CUNA Mutual Planning Lawsuit Against BJ's Over Credit Card Breach
CUNA Mutual Group expects to file suit against BJ's Wholesale Club and Fifth-Third Bank on behalf of some 300 of CMG's policyholder CUs who sustained losses when credit card information was stolen from the retailer's data banks.
"We have 300 credit unions (with CUNA Mutual policies) and counting telling us they have incurred losses as a result of the BJ's incident," said CUNA Mutual SVP-CU Protection Division Mark Krasnick. "Total losses from this are already at about $5 million, and we expect to hear from more credit unions with more losses."
In addition to losses due to fraudulent credit card activity, credit unions have also sustained losses related to blocking and reissuing cards to their members, he explained.
In a recent letter to its client credit unions, CUNA Mutual identified the specific alert numbers believed to be related to the BJ's compromise, which should allow credit unions to more accurately and definitively identify any accounts that may have been effected.
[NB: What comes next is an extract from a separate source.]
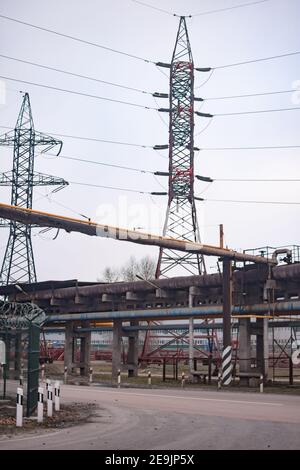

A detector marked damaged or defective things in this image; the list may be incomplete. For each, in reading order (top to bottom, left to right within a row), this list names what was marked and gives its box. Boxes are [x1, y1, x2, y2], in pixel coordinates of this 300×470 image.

"Litigation is extremely expensive, so this is something we are doing as a value-added part of being a CUNA Mutual policyholder," Krasnick offered. "We are pulling together the resources to file the lawsuit to recover our losses and on behalf of our credit union policyholders to recover their losses, as well."
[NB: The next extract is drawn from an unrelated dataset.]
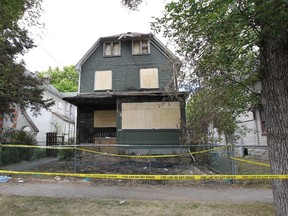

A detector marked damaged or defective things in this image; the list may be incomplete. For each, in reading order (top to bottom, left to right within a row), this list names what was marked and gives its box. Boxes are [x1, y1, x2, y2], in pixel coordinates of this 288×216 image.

fire-damaged facade [63, 32, 187, 148]
burned house [63, 32, 187, 150]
In theory, the data that was stolen from BJ's shouldn't have been retained by the retailer to begin with, he observed, noting that while merchants have every right to the initial "capture" of mag stripe data on a credit card at the time of purchase, retaining that information after the purchase violates card associations' rules.
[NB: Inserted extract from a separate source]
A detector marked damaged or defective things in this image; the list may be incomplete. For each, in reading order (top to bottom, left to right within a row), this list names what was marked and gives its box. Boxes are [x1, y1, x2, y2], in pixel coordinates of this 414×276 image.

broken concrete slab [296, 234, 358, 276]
BJ's has gone on the record acknowledging that its data files were compromised, but it has also publicly denied any liability related to the incident. In light of these public statements, CUNA Mutual said it has not attempted to contact the merchant about the situation and continues to gather its resources for a future lawsuit.
Going forward, CUNA Mutual is working with the card associations to prevent such compromises. "We believe the practice of using software systems that capture and store full magnetic stripe information is fairly prevalent," Krasnick said.